ECE2022 Eposter Presentations Pituitary and Neuroendocrinology (211 abstracts)
1Tbilisi Institute of Medicine, Endocrinology, Tbilisi, Georgia; 2David Tvildiani Medical University, Endocrinology, Tbilisi, Georgia
Context: Hypothalamic-pituitary-adrenal axis (HPA) may be disrupted by drugs, including opioids. Opioids are widely used for treatment of acute and chronic pain, but they also carry a wide range of adverse effects. Opioid receptors are present in the pituitary gland and hypothalamus and chronic use of opioids may lead to adrenal insufficiency because of central suppression of the hypothalamic-pituitary-adrenal axis (HPA).
Case Presentation: We report a 26-year-old female with a history of severe Migraines and autoimmune primary hypothyroidism who presented with decreased energy, weakness, fatigue, myalgia, arthralgia, nausea, vomiting, diarrhea and urinary frequency. She is checking blood pressure, which is little higher than 130/90 mmHg. Since 2013 the patient had 5 hospitalizations (twice in Germany) in connection with status migranosus.
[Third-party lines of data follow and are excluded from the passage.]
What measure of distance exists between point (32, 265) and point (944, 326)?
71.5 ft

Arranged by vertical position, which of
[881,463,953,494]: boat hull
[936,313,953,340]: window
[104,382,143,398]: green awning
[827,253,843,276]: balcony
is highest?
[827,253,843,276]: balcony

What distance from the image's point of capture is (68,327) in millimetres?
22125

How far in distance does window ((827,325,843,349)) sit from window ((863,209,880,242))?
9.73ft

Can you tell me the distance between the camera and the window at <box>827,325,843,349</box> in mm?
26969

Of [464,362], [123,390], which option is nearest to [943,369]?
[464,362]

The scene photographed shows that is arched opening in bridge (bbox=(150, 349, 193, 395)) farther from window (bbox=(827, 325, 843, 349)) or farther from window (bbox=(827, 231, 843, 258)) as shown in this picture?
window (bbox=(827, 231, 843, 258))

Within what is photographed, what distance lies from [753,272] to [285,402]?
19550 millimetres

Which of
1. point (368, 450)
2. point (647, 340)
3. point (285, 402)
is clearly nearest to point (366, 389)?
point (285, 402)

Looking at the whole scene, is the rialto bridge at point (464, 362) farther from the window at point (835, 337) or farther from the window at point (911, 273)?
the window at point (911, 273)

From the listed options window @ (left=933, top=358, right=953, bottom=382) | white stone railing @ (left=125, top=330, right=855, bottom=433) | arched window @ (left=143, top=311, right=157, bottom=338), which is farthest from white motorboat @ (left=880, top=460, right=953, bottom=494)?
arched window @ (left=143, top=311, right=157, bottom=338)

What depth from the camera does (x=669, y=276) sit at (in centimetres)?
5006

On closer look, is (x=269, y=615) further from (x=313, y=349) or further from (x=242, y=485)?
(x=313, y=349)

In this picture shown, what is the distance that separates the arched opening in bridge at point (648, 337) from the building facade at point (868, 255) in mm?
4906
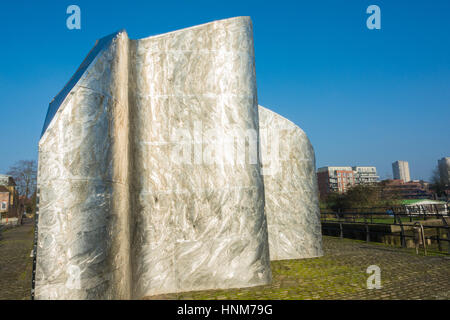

To manage her symptoms during hospitalizations multiple medications would be tried for pain without any success. The patient describes that fentanyl, propofol, morphine and tramadol would have to be ultimately used. Given the patients symptoms Cortisol deficiency was suspected. Cortisol was measured and was found to be very low, repeated several times. ACTH at the same time was very low suggestive of secondary adrenal insufficiency. To investigate the reason for secondary adrenal insufficiency, patient had MRI of pituitary gland which was normal, revealing no pituitary tumors or pituitary stalk lesions/other lesions. Additional pituitary hormonal workup was performed. Overall, the biochemical picture was consistent with idiopathic ACTH deficiency. Hydrocortisone therapy was initiated 30 mg QD, lead to significant improvement of symptoms. Hyperglycemia and secondary hyperaldosteronism was incidentally found during workup for above symptoms. Hemoglobin A1c was above normal ranges-5.9 %, but GAD antibodies and C-peptide were not indicative of autoimmune type 1 diabetes. Blood pressure measurements were high and aldosterone and renin plasma activity was elevated.
Patient continuous levothyroxine supplementation therapy. However, after 3 years of hydrocortisone therapy patient suddenly started gaining weight and developed Cushings symptoms so we performed trial with slow down titration of hydrocortisone which lead to improvement of symptoms. We checked morning cortisol and ACTH which were normal. For migraines she is using NSAIDS and is aware of overuse headaches and is trying to be mindful of that.
Conclusion: We should bear in mind the possibility of adrenocorticotropic hormone deficiency even when patients with history pain syndromes and opioid use.